NEW YORK — Say goodbye to one national cell phone company, and hello to two more.
While the industry is hopeful that the buyout of AT&T Wireless by Cingular Wireless will ease competition by eliminating one national rival — and possibly more if the merger prompts more deals — two other telephone companies are poised to crowd the market with their own national wireless offerings.
Qwest Communications International Inc., the local phone company across the Rocky Mountains and Northwest, is expanding its regional cell service with the introduction of national coverage and calling plans.
The services will be provided over Sprint Corp.'s wireless network under the Qwest Wireless brand, which currently has nearly 1 million subscribers on regional calling plans.
The Qwest launch came only days after AT&T Corp., former parent of AT&T Wireless, asserted that it too would likely introduce a "virtual" mobile phone service using another company's network.

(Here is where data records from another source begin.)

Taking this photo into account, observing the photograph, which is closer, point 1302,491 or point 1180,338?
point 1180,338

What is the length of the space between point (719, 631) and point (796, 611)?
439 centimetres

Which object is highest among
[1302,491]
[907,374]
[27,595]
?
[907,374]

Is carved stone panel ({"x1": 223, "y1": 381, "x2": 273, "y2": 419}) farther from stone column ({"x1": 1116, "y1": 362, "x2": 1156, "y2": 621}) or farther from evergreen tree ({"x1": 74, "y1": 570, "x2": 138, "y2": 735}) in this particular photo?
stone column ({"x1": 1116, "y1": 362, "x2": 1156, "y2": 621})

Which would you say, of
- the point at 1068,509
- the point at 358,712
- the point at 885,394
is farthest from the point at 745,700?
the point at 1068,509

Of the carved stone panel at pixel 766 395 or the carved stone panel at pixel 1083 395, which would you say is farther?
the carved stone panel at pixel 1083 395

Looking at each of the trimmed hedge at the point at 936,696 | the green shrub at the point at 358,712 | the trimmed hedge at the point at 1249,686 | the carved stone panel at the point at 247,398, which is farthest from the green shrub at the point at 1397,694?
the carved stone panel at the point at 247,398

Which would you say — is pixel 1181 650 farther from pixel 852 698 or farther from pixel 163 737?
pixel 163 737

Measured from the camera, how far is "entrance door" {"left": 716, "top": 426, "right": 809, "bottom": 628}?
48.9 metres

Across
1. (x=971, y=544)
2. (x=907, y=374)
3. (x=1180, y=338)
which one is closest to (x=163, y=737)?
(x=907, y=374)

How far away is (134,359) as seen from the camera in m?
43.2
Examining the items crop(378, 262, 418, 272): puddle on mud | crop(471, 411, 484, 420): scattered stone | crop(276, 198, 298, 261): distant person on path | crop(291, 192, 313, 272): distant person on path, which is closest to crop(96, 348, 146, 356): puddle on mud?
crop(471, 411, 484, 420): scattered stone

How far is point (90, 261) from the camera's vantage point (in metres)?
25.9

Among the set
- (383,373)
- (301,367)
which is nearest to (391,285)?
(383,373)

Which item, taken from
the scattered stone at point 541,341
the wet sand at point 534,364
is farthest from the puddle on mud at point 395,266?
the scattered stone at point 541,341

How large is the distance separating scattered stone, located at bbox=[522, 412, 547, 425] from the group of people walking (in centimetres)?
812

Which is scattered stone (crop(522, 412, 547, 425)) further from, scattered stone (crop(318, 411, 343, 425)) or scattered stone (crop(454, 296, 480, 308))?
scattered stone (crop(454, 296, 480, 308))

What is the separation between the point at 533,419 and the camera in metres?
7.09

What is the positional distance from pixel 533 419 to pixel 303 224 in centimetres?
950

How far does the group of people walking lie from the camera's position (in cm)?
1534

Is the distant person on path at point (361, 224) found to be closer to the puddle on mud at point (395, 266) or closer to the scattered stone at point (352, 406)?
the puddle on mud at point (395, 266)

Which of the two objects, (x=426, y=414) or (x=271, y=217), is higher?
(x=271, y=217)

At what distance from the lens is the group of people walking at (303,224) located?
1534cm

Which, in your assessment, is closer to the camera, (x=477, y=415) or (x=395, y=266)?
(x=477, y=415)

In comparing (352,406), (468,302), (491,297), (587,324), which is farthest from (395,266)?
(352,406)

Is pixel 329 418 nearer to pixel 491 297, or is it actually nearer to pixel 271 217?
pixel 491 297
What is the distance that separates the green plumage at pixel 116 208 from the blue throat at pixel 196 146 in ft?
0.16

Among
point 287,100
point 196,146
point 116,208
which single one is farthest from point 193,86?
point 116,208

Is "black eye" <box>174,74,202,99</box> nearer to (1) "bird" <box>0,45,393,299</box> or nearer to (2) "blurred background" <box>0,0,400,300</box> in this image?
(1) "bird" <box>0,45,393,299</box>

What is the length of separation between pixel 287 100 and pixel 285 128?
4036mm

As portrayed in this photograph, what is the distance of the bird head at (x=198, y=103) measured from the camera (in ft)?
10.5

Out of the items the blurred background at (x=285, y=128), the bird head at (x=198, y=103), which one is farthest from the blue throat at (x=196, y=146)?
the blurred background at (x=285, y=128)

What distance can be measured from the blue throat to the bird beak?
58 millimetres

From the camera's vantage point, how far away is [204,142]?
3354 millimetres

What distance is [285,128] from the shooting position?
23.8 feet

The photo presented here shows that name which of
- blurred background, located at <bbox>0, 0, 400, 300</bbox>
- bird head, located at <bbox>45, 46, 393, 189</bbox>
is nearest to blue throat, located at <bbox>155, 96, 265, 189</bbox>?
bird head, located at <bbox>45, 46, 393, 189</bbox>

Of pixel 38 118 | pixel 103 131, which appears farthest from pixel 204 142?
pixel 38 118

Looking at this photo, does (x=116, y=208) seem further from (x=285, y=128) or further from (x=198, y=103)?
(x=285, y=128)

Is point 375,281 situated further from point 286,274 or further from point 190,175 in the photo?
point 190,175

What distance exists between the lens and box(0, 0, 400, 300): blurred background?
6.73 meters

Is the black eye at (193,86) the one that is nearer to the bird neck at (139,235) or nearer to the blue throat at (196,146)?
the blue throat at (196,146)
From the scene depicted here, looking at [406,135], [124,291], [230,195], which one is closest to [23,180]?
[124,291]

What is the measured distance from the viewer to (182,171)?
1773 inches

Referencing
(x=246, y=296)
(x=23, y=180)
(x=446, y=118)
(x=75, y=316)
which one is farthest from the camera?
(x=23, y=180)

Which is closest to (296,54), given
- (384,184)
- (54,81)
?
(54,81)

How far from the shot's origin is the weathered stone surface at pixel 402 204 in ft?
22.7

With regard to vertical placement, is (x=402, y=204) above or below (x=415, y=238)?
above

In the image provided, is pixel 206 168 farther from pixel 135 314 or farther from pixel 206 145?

The service would probably be sold under the AT&T Wireless brand, which AT&T will regain control of after its former subsidiary is acquired by Cingular.
The moves by Qwest and AT&T offer further confirmation that the bundling of multiple services — telephone, Internet, wireless and video — on a single bill is becoming a must-have product in the telecommunications business.
"Our focus is really on how can we offer the best telecommunications bundle to our customers, and wireless is an important part of that bundle," said Paul Golden, vice president of product management for Qwest. "That's how we need to compete in the marketplace."
In such an environment, some strategists question whether pure cellular businesses such as Nextel Communications and T-Mobile might be forced into mergers or at least an alliance with a non-wireless company such as AT&T or MCI.
For Sprint, which also serves as the behind-the-scenes carrier for a youth-marketed cell service called Virgin Mobile, the wholesale revenue from Qwest helps defray the hefty cost of operating a wireless network.
At the same time, it is unclear if the competition from yet another rival might intensify the price wars that Sprint and others are hoping might ease some with the departure of AT&T Wireless.
Fortunately for the competition, Qwest primarily views its new national coverage as a means to retain and attract customers within its home territory, so the company isn't planning to wage a coast-to-coast battle.
"Our focus is in our 14-state region, focusing back on where our Qwest customers already are, where we can market a robust bundle," said Golden.
That focus, however, could evolve as the non-geographic nature of voice-over-Internet phone service blurs the traditional boundaries of a Bell company's "territory."
John Polumbo, president of AT&T Consumer, also stressed the competitive imperative of bundling at a recent meeting with investors: "Customers tell us that this is how we would like to have an all-in-one relationship."
Such remarks contrast sharply with assertions by AT&T's prior management that bundling was over-hyped, a rationale they argued in splitting up the company into separate telephone, cellular and cable TV businesses.
Today, nearly every telephone company is looking to bundle both cell phones and cable television with their services.
Qwest and the other three regional Bell phone companies are all adding television to their lineup through joint ventures with satellite cable services. Verizon Communications and BellSouth will be selling DirecTV, while SBC Communications will be offering DISH Network, and Qwest plans to sell both.